Com o passar do tempo, Lela investiu na personalidade da marca e na coesão do conceito de conforto expandido também para a vida do lado de fora de casa. O resultado? Quase 600 mil seguidores no Instagram, somando seu perfil pessoal com o da marca, e um faturamento de 16 milhões de reais nos últimos quatro anos e a venda mensal de mais de 7 mil peças.

“Mais do que peças, gosto de mostrar o meu universo e o da marca nas redes e fazer com que a cliente se sinta incluída. Postamos memes e trends que estão bombando, juntamente com os produtos. Sem personalidade, é difícil se manter relevante e financeiramente saudável no digital”, pontua ela. A marca também possui uma loja física, no bairro de Vila Madalena, São Paulo, desde o ano passado.

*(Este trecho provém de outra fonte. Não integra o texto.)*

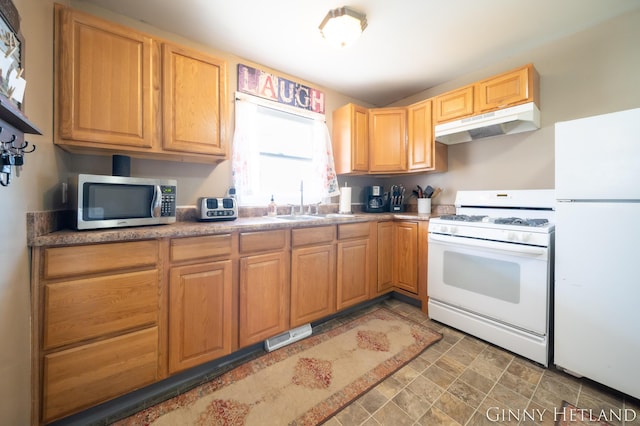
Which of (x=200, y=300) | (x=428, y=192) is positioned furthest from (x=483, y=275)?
(x=200, y=300)

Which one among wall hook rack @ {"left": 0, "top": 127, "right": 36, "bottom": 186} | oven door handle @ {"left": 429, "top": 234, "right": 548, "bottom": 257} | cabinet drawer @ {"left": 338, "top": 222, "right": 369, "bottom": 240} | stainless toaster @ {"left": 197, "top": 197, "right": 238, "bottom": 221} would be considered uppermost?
wall hook rack @ {"left": 0, "top": 127, "right": 36, "bottom": 186}

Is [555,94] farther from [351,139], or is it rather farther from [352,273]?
[352,273]

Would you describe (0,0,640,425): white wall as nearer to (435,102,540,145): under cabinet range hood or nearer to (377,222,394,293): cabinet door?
(435,102,540,145): under cabinet range hood

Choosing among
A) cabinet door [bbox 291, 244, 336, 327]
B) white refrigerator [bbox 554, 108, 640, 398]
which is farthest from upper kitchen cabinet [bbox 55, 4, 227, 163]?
white refrigerator [bbox 554, 108, 640, 398]

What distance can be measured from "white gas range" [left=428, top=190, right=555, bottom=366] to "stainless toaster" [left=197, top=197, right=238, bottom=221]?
1.77 metres

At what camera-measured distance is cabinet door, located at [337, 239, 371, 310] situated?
7.09ft

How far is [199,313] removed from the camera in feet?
4.72

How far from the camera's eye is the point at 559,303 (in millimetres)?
1509

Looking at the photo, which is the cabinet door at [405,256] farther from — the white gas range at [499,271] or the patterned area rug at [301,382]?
the patterned area rug at [301,382]

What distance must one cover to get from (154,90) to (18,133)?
741 mm

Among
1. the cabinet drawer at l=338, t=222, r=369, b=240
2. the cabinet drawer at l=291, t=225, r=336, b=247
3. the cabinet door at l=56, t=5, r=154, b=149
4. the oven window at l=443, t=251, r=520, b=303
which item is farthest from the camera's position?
the cabinet drawer at l=338, t=222, r=369, b=240

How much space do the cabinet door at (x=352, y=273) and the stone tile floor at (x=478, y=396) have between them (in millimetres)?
734

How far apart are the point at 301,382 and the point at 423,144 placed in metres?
2.48

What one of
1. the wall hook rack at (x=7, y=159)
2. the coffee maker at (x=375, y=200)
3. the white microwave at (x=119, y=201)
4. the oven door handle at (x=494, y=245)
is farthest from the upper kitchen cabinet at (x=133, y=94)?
the oven door handle at (x=494, y=245)
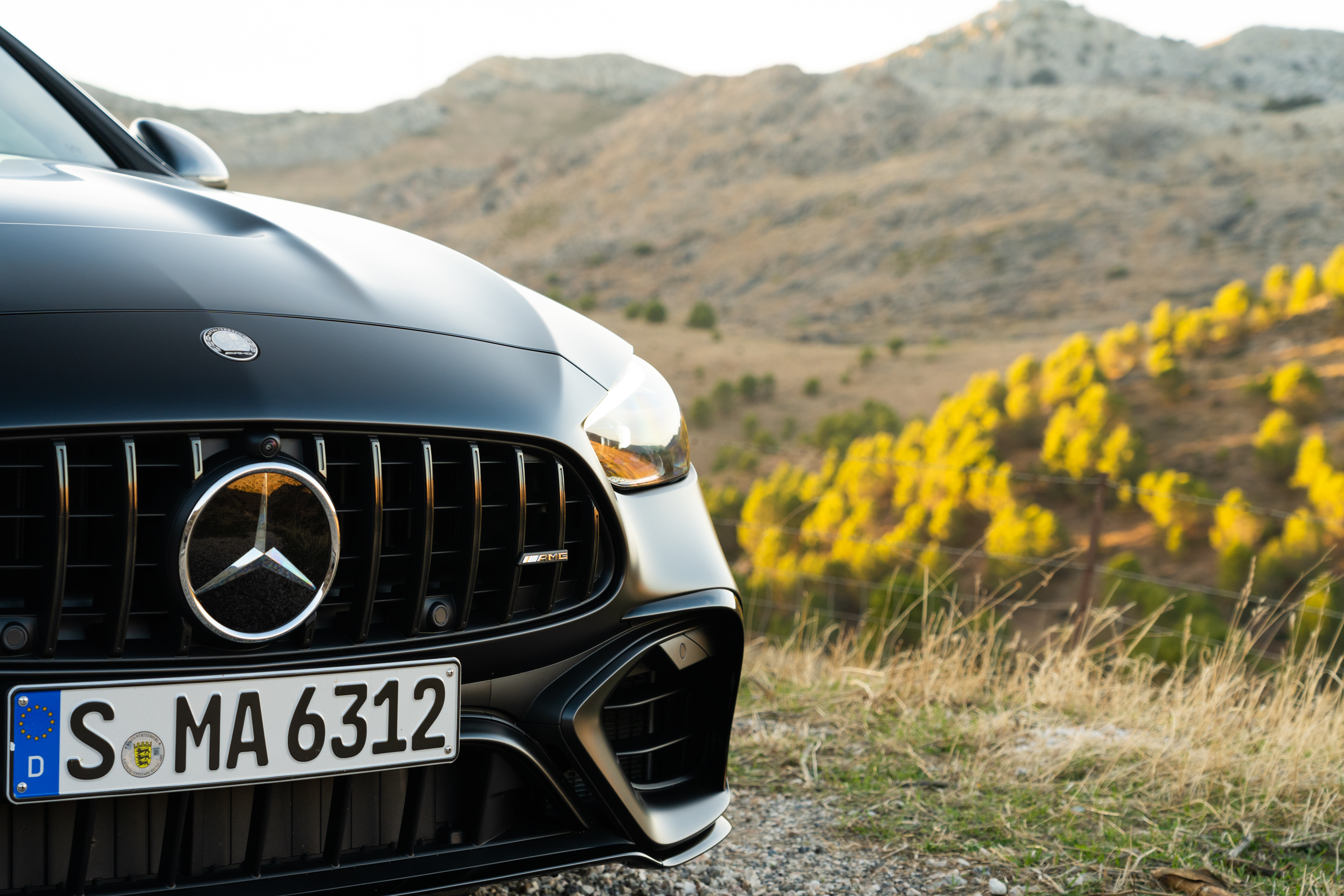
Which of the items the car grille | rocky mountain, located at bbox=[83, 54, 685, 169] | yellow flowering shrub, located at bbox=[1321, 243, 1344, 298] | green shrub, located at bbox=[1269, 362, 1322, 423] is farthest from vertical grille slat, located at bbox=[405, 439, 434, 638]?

Segundo Maíra Fontoura, professora de marketing digital da ESPM-SP, é importante entender o que faz alguém estar nas redes e inserir a loja de compra nessa realidade. “As marcas precisam incentivar que as pessoas continuem com o hábito de comprar online. E isso tem que fazer algum sentido, como ter benefícios na hora da compra virtual, fortalecendo o e-commerce”, diz.

Os benefícios precisam ir além de frete grátis, embalagens divertidas e mimos que acompanham a compra. Não que isso não ajude na estratégia de vender mais, mas a clientela brasileira está cada vez mais exigente em relação a qualidade, prazo de entrega e experiência de compra.

Seja com investimento massivo em tecnologia, seja com a construção de uma personalidade forte para uma marca pequena e nichada, uma coisa é certa: manter um e-commerce de moda no azul dá trabalho – e muito. 

Apesar dos desafios e da mudança de comportamento pós-pandemia, o Brasil é um dos países comparativamente com o maior número de lojas online e crescimento no setor: em 2024, o faturamento total da área foi de 204 bilhões de reais, 10% a mais do que no ano anterior. Ou seja, existe público. Basta escolher as estratégias certas.